* RECORDED INFORMATION *

====

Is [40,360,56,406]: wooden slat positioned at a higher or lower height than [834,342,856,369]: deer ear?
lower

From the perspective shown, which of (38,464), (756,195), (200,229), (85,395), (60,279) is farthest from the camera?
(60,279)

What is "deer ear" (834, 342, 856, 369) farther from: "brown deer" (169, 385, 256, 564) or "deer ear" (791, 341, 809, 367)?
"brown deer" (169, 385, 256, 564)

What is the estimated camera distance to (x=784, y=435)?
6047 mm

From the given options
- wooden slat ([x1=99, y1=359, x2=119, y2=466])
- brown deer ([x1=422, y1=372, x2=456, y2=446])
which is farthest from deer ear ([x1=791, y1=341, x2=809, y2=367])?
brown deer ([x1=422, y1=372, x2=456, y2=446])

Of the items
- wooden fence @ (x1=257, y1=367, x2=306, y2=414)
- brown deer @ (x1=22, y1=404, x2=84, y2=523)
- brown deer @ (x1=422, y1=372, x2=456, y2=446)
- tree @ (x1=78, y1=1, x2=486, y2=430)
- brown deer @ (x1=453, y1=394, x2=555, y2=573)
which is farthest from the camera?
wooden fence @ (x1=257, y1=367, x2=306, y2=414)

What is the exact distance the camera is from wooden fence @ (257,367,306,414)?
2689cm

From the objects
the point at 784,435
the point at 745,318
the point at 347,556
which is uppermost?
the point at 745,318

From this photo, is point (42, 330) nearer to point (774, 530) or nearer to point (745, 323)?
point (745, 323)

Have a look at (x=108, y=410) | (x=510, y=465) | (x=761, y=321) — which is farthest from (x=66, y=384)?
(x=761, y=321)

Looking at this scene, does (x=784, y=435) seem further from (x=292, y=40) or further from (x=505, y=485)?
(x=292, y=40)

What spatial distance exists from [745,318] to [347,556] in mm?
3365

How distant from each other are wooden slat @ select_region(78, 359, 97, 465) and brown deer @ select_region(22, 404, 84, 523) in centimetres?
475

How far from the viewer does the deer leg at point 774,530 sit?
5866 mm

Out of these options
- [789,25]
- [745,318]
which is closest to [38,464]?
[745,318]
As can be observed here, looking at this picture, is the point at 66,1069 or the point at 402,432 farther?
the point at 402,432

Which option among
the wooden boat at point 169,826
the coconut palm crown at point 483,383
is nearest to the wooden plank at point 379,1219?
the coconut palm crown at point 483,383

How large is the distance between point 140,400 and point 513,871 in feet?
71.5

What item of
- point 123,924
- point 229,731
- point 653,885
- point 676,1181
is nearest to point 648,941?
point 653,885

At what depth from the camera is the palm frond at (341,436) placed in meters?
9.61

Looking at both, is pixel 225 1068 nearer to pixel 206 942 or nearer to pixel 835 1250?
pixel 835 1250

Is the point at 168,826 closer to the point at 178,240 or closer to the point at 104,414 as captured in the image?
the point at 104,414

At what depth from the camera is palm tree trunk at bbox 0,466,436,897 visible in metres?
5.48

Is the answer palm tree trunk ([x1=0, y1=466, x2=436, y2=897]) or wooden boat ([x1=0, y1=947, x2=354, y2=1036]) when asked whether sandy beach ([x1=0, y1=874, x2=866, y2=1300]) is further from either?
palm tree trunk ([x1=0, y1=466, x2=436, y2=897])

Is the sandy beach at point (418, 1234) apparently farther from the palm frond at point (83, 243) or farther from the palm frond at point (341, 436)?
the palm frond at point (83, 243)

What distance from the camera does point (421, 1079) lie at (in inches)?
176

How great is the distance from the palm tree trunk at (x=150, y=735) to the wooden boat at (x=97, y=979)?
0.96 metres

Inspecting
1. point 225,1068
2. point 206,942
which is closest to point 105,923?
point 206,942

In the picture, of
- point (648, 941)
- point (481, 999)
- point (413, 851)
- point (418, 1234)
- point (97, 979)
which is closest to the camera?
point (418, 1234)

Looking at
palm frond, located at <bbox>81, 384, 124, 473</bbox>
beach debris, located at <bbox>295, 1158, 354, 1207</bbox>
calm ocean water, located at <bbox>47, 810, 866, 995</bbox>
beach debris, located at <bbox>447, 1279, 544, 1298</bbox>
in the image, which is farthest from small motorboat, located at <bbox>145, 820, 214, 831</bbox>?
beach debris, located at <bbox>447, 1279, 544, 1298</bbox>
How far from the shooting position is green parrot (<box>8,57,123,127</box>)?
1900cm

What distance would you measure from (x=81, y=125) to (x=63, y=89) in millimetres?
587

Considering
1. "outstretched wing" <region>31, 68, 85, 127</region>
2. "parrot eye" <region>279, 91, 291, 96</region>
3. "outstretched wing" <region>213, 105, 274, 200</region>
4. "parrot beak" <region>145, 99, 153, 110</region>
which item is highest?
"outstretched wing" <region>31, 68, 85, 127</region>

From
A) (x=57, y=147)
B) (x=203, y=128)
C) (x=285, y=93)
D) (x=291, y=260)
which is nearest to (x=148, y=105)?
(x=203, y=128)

====

* DESCRIPTION OF THE TASK *
Repeat all of the entries exactly.

* EXPECTED OUTPUT *
Is [40,360,56,406]: wooden slat positioned at a higher or lower height than [834,342,856,369]: deer ear?
lower

From the perspective shown, which of (38,464), (756,195), (200,229), (85,395), (60,279) is farthest from the camera?
(60,279)

What is "deer ear" (834, 342, 856, 369) farther from: "brown deer" (169, 385, 256, 564) or "deer ear" (791, 341, 809, 367)?
"brown deer" (169, 385, 256, 564)

What is the estimated camera distance to (x=784, y=435)?
6047 mm

From the given options
- wooden slat ([x1=99, y1=359, x2=119, y2=466])
- brown deer ([x1=422, y1=372, x2=456, y2=446])
which is farthest from deer ear ([x1=791, y1=341, x2=809, y2=367])?
brown deer ([x1=422, y1=372, x2=456, y2=446])

Of the items
- wooden fence @ (x1=257, y1=367, x2=306, y2=414)
- brown deer @ (x1=22, y1=404, x2=84, y2=523)
- brown deer @ (x1=422, y1=372, x2=456, y2=446)
- tree @ (x1=78, y1=1, x2=486, y2=430)
- brown deer @ (x1=453, y1=394, x2=555, y2=573)
which is farthest from the camera?
wooden fence @ (x1=257, y1=367, x2=306, y2=414)

What is the exact distance the camera is from wooden fence @ (257,367,306,414)?
2689cm

From the objects
the point at 784,435
the point at 745,318
the point at 347,556
which is uppermost?
the point at 745,318

From this photo, is point (42, 330) nearer to point (774, 530) or nearer to point (745, 323)?
point (745, 323)

Have a look at (x=108, y=410) | (x=510, y=465) | (x=761, y=321) — which is farthest from (x=66, y=384)?
(x=761, y=321)

Looking at this scene, does (x=784, y=435) seem further from (x=292, y=40) or further from (x=505, y=485)?
(x=292, y=40)

What spatial distance exists from [745,318] to [347,556] in mm?
3365

How distant from each other are wooden slat @ select_region(78, 359, 97, 465) and brown deer @ select_region(22, 404, 84, 523) in centimetres?
475

How far from the viewer does the deer leg at point 774,530 sit?
5866 mm

Out of these options
- [789,25]
- [745,318]
which is closest to [38,464]?
[745,318]
As can be observed here, looking at this picture, is the point at 66,1069 or the point at 402,432 farther?
the point at 402,432

Which option among
the wooden boat at point 169,826
the coconut palm crown at point 483,383
is nearest to the wooden plank at point 379,1219?
the coconut palm crown at point 483,383

How large is the distance between point 140,400 and point 513,871 in feet?
71.5

What item of
- point 123,924
- point 229,731
- point 653,885
- point 676,1181
is nearest to point 648,941?
point 653,885

At what depth from the camera is the palm frond at (341,436) placed in meters?
9.61

Looking at both, is pixel 225 1068 nearer to pixel 206 942 or nearer to pixel 835 1250?
pixel 835 1250

Is the point at 168,826 closer to the point at 178,240 or closer to the point at 104,414 as captured in the image?
the point at 104,414

At what depth from the camera is palm tree trunk at bbox 0,466,436,897 visible in metres?
5.48

Is the answer palm tree trunk ([x1=0, y1=466, x2=436, y2=897]) or wooden boat ([x1=0, y1=947, x2=354, y2=1036]) when asked whether sandy beach ([x1=0, y1=874, x2=866, y2=1300]) is further from either?
palm tree trunk ([x1=0, y1=466, x2=436, y2=897])

Is the sandy beach at point (418, 1234) apparently farther from the palm frond at point (83, 243) or farther from the palm frond at point (341, 436)?
the palm frond at point (83, 243)

What distance from the camera does point (421, 1079) lie at (in inches)?
176

How great is the distance from the palm tree trunk at (x=150, y=735) to the wooden boat at (x=97, y=979)?
0.96 metres

Inspecting
1. point 225,1068
2. point 206,942
which is closest to point 105,923?
point 206,942

In the picture, of
- point (648, 941)
- point (481, 999)
- point (413, 851)
- point (418, 1234)
- point (97, 979)
which is closest to the camera?
point (418, 1234)

Looking at
palm frond, located at <bbox>81, 384, 124, 473</bbox>
beach debris, located at <bbox>295, 1158, 354, 1207</bbox>
calm ocean water, located at <bbox>47, 810, 866, 995</bbox>
beach debris, located at <bbox>447, 1279, 544, 1298</bbox>
in the image, which is farthest from small motorboat, located at <bbox>145, 820, 214, 831</bbox>?
beach debris, located at <bbox>447, 1279, 544, 1298</bbox>
How far from the shooting position is green parrot (<box>8,57,123,127</box>)?
1900cm

What distance would you measure from (x=81, y=125) to (x=63, y=89) in millimetres?
587

Considering
1. "outstretched wing" <region>31, 68, 85, 127</region>
2. "parrot eye" <region>279, 91, 291, 96</region>
3. "outstretched wing" <region>213, 105, 274, 200</region>
4. "parrot beak" <region>145, 99, 153, 110</region>
which item is highest?
"outstretched wing" <region>31, 68, 85, 127</region>

From
A) (x=57, y=147)
B) (x=203, y=128)
C) (x=285, y=93)
D) (x=291, y=260)
which is nearest to (x=148, y=105)?
(x=203, y=128)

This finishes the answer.